▶ GIVEN PASSAGE
★ ★ ★ ★

Consulting is a sharp, double edged sword – The change that brings about new experiences and opportunities also often requires travelling or something not quite matching up. Some people in our organisation believe growth will solve these problems, something I also disagree with. I think growth will simply make it much more complex to solve. Having more people on hand simply makes it harder to get the right people to the right place at the right time.

Learning is a lifetime endeavour – I continue to argue how our education systems force us to stop thinking and learning. We focus on teaching (push) over learning (pull) and worse, we focus on absorbing facts instead of thinking. Our environments offer learning opportunities all the time, yet we’re trained to turn a blind eye to them, or to fail to respond to them. Living and breathing agile methods has taught me to learn first, and judge later.

QCon London 2010 Day 3

The pace of the conference and the speakers drinks event on Thursday night meant that I missed the first session on the final day. It’s a shame since I think Joe Armstrong would have been good to listen to. I look forward to reading anyone’s report of that session in the blogosphere.

Track: The Concurrency Challenge – Session: Embracing Concurrency at Scale

I really appreciated this speaker for being very pragmatic and conscious about helping people think more explicitly about tradeoffs. He encouraged people to actively think about what solution is most appropriate considering there is always some trade off.

★ ★ ★ ★

▶ WRITTEN TASKS
1/ Decide whether each statement below agrees with the blog excerpt. For each, answer yes or no and quote the words of the blog excerpt that settle it.
(a) The writer believes that growth will solve the organization's problems.
(b) The writer missed the first session on the last day of the conference.
(c) The speaker in the concurrency session urged people to think about tradeoffs.
2/ Answer these questions from the blog excerpt.
(a) What event was held on Thursday night?
(b) Which speaker does the writer think would have been good to listen to?
(c) According to the writer, what do education systems focus on instead of thinking?
3/ Write the next part of the blog excerpt about the QCon London 2010 conference, starting after its final sentence.

★ ★ ★ ★

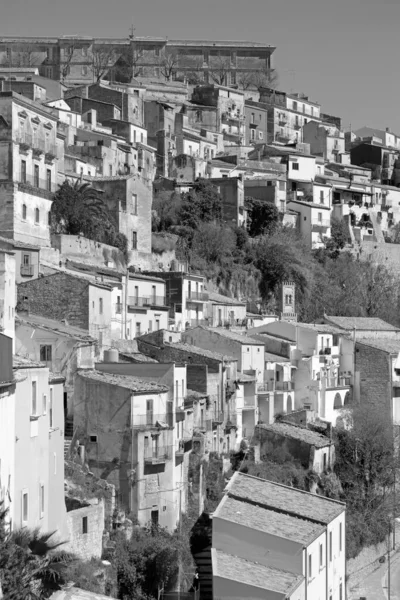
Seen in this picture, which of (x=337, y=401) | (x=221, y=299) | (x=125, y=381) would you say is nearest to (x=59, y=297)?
(x=125, y=381)

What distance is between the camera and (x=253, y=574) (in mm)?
37031

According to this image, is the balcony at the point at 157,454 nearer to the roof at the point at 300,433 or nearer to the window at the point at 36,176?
the roof at the point at 300,433

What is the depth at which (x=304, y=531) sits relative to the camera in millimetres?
39125

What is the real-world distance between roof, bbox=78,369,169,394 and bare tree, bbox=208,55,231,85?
9358 cm

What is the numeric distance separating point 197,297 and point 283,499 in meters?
19.0

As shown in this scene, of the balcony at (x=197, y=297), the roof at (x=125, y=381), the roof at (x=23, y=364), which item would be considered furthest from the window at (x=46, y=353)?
the balcony at (x=197, y=297)

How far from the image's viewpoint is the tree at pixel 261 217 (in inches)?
3108

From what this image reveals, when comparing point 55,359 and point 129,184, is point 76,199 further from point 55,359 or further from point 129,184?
point 55,359

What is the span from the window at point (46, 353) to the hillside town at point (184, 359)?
0.05 metres

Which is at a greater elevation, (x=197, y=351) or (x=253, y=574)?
(x=197, y=351)

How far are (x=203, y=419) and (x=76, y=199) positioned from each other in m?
17.2

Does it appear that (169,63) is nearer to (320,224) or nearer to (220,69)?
(220,69)

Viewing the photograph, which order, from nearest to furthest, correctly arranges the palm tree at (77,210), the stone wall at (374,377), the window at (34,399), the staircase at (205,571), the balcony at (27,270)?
the window at (34,399) < the staircase at (205,571) < the balcony at (27,270) < the palm tree at (77,210) < the stone wall at (374,377)

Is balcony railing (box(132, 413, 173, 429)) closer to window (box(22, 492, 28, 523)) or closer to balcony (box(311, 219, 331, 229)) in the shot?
window (box(22, 492, 28, 523))
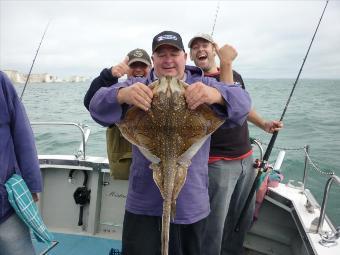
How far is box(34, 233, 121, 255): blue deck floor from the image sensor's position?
15.5 feet

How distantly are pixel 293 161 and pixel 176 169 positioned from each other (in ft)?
35.2

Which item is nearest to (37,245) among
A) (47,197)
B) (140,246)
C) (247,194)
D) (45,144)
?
(47,197)

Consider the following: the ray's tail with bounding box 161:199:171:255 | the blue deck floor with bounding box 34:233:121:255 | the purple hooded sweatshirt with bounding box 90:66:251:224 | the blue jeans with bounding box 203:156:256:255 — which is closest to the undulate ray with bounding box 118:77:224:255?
the ray's tail with bounding box 161:199:171:255

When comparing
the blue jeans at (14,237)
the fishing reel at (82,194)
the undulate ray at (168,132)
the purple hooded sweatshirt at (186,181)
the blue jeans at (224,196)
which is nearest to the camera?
the undulate ray at (168,132)

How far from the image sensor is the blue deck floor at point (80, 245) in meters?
4.71

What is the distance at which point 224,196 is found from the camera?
11.7ft

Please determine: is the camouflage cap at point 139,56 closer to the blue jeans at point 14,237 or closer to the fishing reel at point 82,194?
the blue jeans at point 14,237

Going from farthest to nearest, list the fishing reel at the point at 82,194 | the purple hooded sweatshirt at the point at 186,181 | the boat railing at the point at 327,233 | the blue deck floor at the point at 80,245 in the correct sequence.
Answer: the fishing reel at the point at 82,194, the blue deck floor at the point at 80,245, the boat railing at the point at 327,233, the purple hooded sweatshirt at the point at 186,181

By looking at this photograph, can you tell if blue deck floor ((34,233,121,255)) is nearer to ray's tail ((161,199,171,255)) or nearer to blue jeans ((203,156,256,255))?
blue jeans ((203,156,256,255))

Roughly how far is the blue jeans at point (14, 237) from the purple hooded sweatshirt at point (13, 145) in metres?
0.07

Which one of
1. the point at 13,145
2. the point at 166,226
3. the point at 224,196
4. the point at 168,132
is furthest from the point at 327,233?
the point at 13,145

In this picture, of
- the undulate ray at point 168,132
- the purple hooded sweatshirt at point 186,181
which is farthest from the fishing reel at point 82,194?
the undulate ray at point 168,132

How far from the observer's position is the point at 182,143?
2320mm

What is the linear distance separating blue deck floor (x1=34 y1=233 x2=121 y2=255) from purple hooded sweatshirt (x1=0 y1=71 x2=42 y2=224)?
219 centimetres
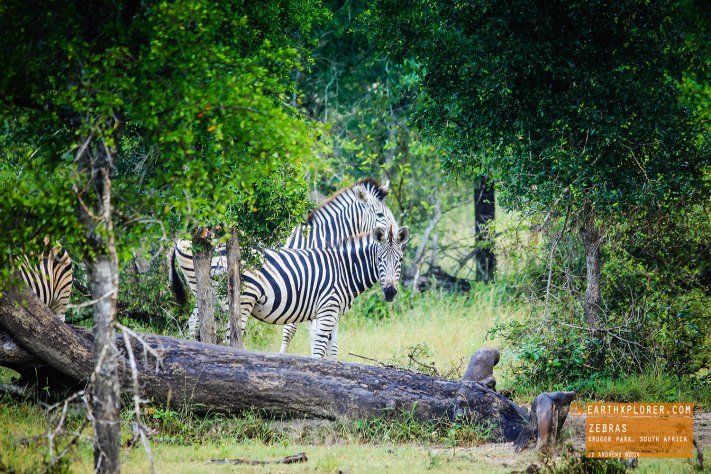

★ ★ ★ ★

▶ ANSWERS TO EACH TASK
1/
(a) No: "Some people in our organisation believe growth will solve these problems, something I also disagree with."
(b) Yes: "meant that I missed the first session on the final day"
(c) Yes: "He encouraged people to actively think about what solution is most appropriate considering there is always some trade off."

2/
(a) A speakers drinks event
(b) Joe Armstrong
(c) Absorbing facts

3/
This session resonated another one of those ideas that we use “models” all the time and that models are inherently limited by simplifying things. As the speaker said, “There are many models in science, all of them wrong but some of them useful.” He used time as an example in that there are many ways of looking at it although we have a tendency to want to structure it linearly. “When you admit time is a difficult problem, you will have problems with multiple actors”.

He talked about the ideas that we like convenient mechanisms (such as distributed transactions) because they’re easy to grok and we’re comfortable with those ideas but because they have implicit state, you’re throwing away the value of distributed systems. He went on to talk about how we’re taught about the goodness of ACID properties (particularly around database-centric applications). The alternative he presents is BASE (Basic, Availability, Soft State, Eventual Consistency). There’s apparently a paper on this found here (ACM login required). He referenced Pat Helland’s alternative definition of the acronym, Associative, Commutative, Idempotent and Distributed.

Once again, he emphasises the importance of making the decision on alternatives an explicit one and there is a real tradeoff. This was yet another time someone talked about the CAP theorem that describes three different system properties but you can only guarantee two of them. It’s great as a reminder and highly recommend you read about it as a refresher.

He talks about the world being Eventually Consistent and that “We shouldn’t try to model a world more perfect than it actually is”. He gave a number of examples of using this in practice, and there are ways to make sure that you try to do this. One such example was a Shopping Cart situation where a service should tell the “stock to decrement by 1” instead of “reduce stock from 99 to 98”. I think this is just another example of good OO (tell, don’t ask).

Track: Solution – Session: Scenario Driven Development

Our own Ben Butler Cole ran this session that attracted a huge audience considering it was running in the Solution Track. Ben attempted to help people understand how to use Scenario based testing instead of alternatives such as exhaustive acceptance testing or story based acceptance testing as the regression suite.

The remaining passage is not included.